How different would our world be if computers had a different original customer base? What if they were originally made for the forestry service? So instead of desktops and files, we had forests and trees and instead of making sure our programs followed a standard protocol, we made sure our saplings had healthy root structures.

At its base level, when we talk about using computers we are talking about sending different voltage levels through circuitry...we can describe this process using any words we'd like.

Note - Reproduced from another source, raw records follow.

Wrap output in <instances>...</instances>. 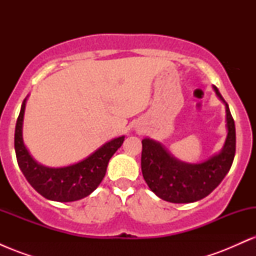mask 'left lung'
Listing matches in <instances>:
<instances>
[{"label":"left lung","instance_id":"left-lung-1","mask_svg":"<svg viewBox=\"0 0 256 256\" xmlns=\"http://www.w3.org/2000/svg\"><path fill=\"white\" fill-rule=\"evenodd\" d=\"M220 101L225 104L226 136L218 154L198 164H188L176 158L161 143L150 138L142 140L143 178L160 198L172 204H190L206 198L216 189L230 171L236 152V128L228 106L213 85Z\"/></svg>","mask_w":256,"mask_h":256}]
</instances>
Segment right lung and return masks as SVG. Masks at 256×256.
<instances>
[{"mask_svg": "<svg viewBox=\"0 0 256 256\" xmlns=\"http://www.w3.org/2000/svg\"><path fill=\"white\" fill-rule=\"evenodd\" d=\"M28 98L22 104L14 134L18 165L31 186L43 198L58 202L78 201L89 196L104 179L108 162L122 146L125 136L104 143L84 160L64 167H48L31 156L22 140V122Z\"/></svg>", "mask_w": 256, "mask_h": 256, "instance_id": "1", "label": "right lung"}]
</instances>
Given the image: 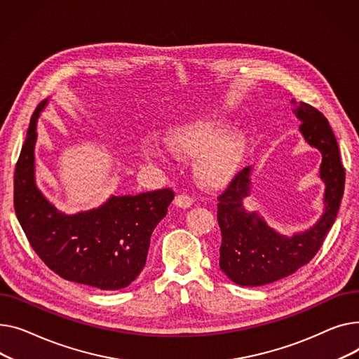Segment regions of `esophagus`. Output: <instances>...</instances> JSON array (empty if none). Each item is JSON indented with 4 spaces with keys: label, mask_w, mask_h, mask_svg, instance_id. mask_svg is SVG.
<instances>
[{
    "label": "esophagus",
    "mask_w": 359,
    "mask_h": 359,
    "mask_svg": "<svg viewBox=\"0 0 359 359\" xmlns=\"http://www.w3.org/2000/svg\"><path fill=\"white\" fill-rule=\"evenodd\" d=\"M174 203H175V205L180 207V208H189V207L193 205V198L185 196V194H178V196L175 197Z\"/></svg>",
    "instance_id": "1"
}]
</instances>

Which brings me back to Ted Nelson. Ted approached computing from an eclectic, artistic angle and with profoundly original words. He was the child of entertainers, studied filmmaking in college, and approaches life with a patchwork of scattered passions . Much of his work is centered on parallelism, that an idea makes the most sense when seen in the context of all other views--as if it were a frame in a film reel, whose meaning arises only when you view all frames in succession. His major passion was for an expanding, cosmic, computer library called Xanadu. Xanadu was a way for people to share knowledge and art that could be transposed, connected to, or reworked by others. Folks could cite and connect to parts of each others work--but, importantly, the original source was never lost. In Xanadu, you could read an essay that quoted another work, but then click on the quote to read its source in full alongside the quoting piece. You weren't copying text from one place and pasting it somewhere else, you were connecting the whole of that text through one specific segment to something else.

While many of these ideas could be seen as precursors to the internet, there's a nuance to it that's hard to describe. It's hard because Xanadu was not designed with the common metaphors of files, structures, and hierarchies. it'd be easier to describe through the metaphor of songs or city planning. Nelson himself had such a hard time explaining these concepts that he had to invent new words for them, like intertwingled. Intertwingled is his description of how knowledge connects to and relates to other knowledge. In Computerlib he wrote "EVERYTHING IS DEEPLY INTERTWINGLED. In an important sense there are no "subjects" at all; there is only all knowledge, since the cross-connections among the myriad topics of this world simply cannot be divided up neatly."

Some of the words he invented, like transclusion or teledildonics or zizag files, still sound like beautiful nonsense. Other words he invented have become far better known: like hypertext and micropayments.

While Ted helped establish the world wide web (his word hypertext is included in each webpage address, as it's part of HTTP) he does not see the web as a realization of Xanadu. Instead, it is a shallow simplification of Xanadu ideals, the ideals he first wrote of in 1965 and which he continues to work on today.

The computers we use now are far different from the original business machines, and as is the world in which we use them. There are more online files and folders than physical ones, and the Save Icon of a disk has outlasted the actual disk it was based on. Computing terms no longer need their physical counterparts to have meaning, which means that programmers were able to literally turn their metaphors into reality. The words we use are important and can manifest incredible things. Ted Nelson is a hero to a DIY Future because of his beautiful language, and for the thrill still living in his metaphors.